* **EXTRACTED ENTRIES**:
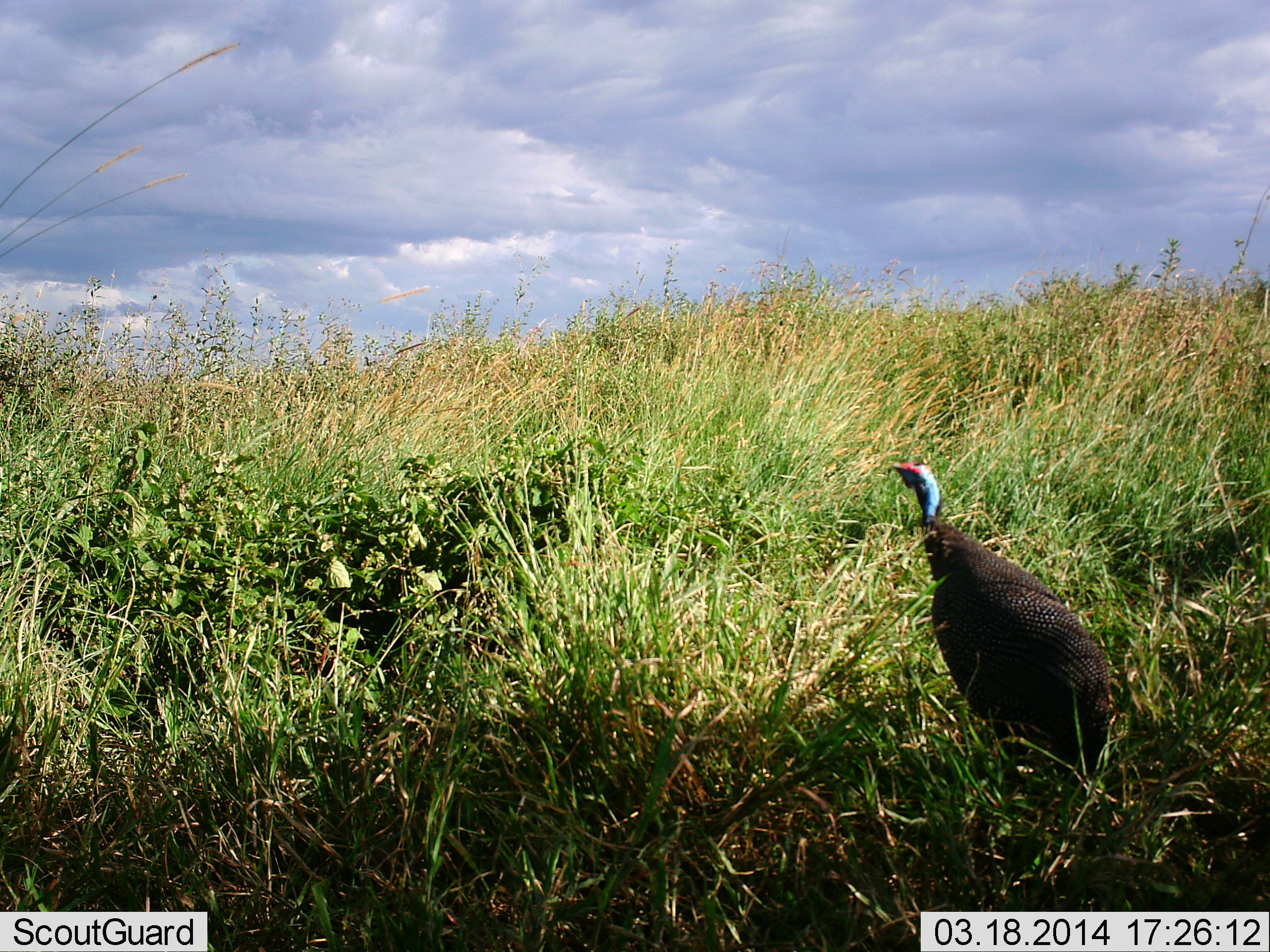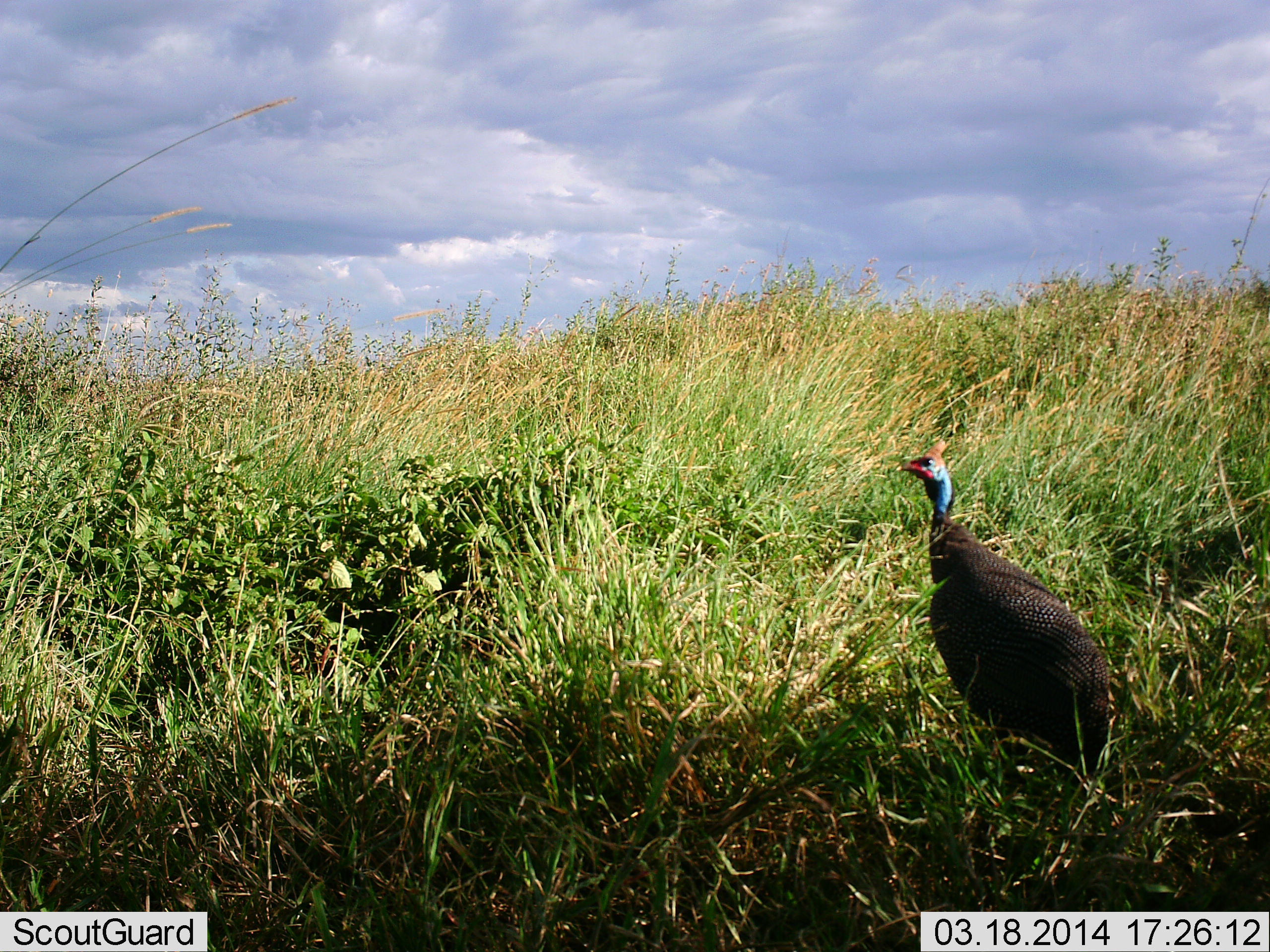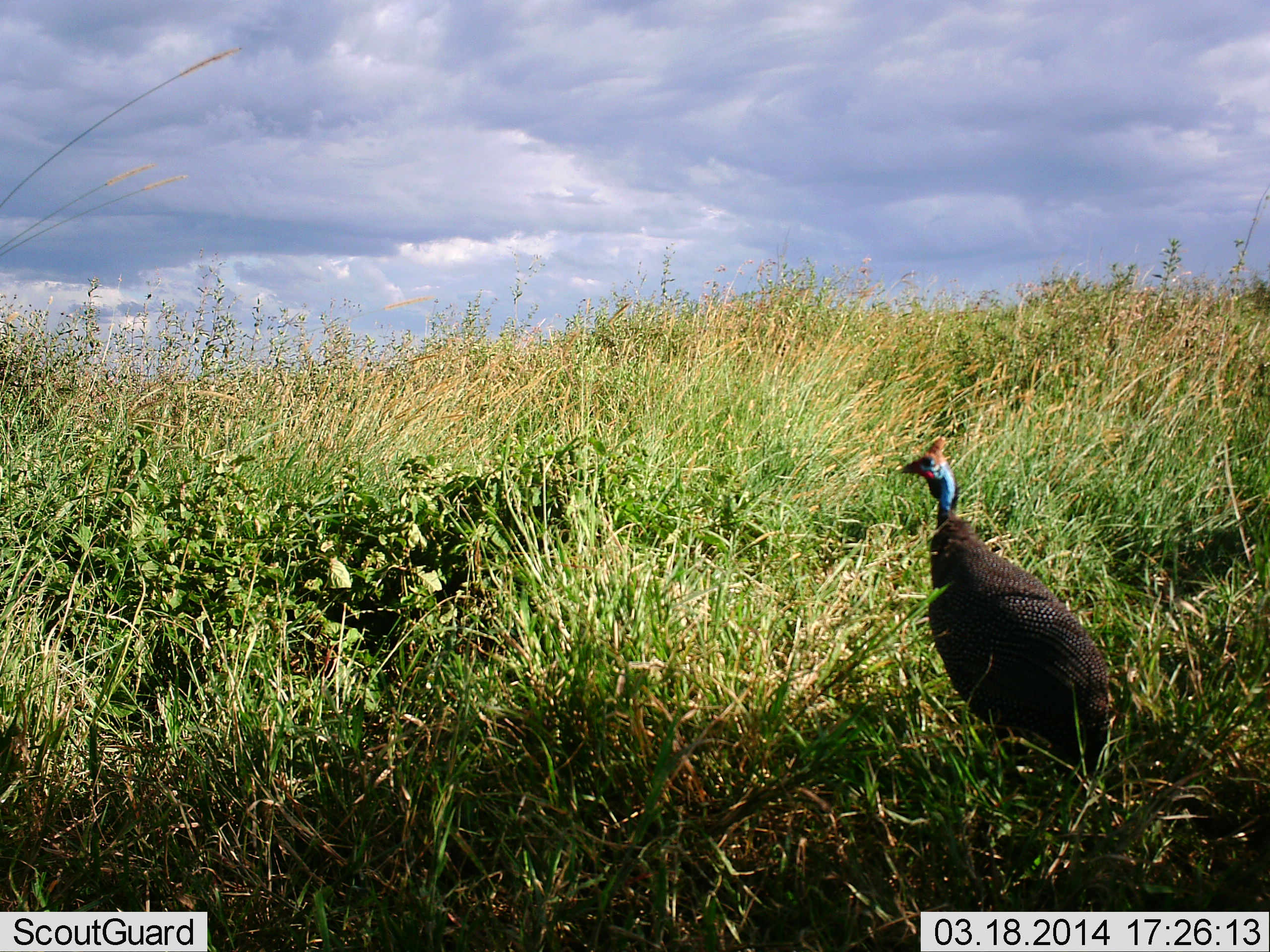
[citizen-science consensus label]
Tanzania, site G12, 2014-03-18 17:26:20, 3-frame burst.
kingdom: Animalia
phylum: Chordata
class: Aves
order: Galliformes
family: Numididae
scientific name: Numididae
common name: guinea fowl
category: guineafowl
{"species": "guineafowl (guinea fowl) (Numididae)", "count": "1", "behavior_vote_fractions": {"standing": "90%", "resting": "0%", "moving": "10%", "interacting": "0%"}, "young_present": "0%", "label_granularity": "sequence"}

* **WORK TO COMPLETE**: Pictures do not go in the copy; print every entry exactly as it stands.

* **TASK SOLUTION**:
[citizen-science consensus label]
Tanzania, site G12, 2014-03-18 17:26:20, 3-frame burst.
kingdom: Animalia
phylum: Chordata
class: Aves
order: Galliformes
family: Numididae
scientific name: Numididae
common name: guinea fowl
category: guineafowl
{"species": "guineafowl (guinea fowl) (Numididae)", "count": "1", "behavior_vote_fractions": {"standing": "90%", "resting": "0%", "moving": "10%", "interacting": "0%"}, "young_present": "0%", "label_granularity": "sequence"}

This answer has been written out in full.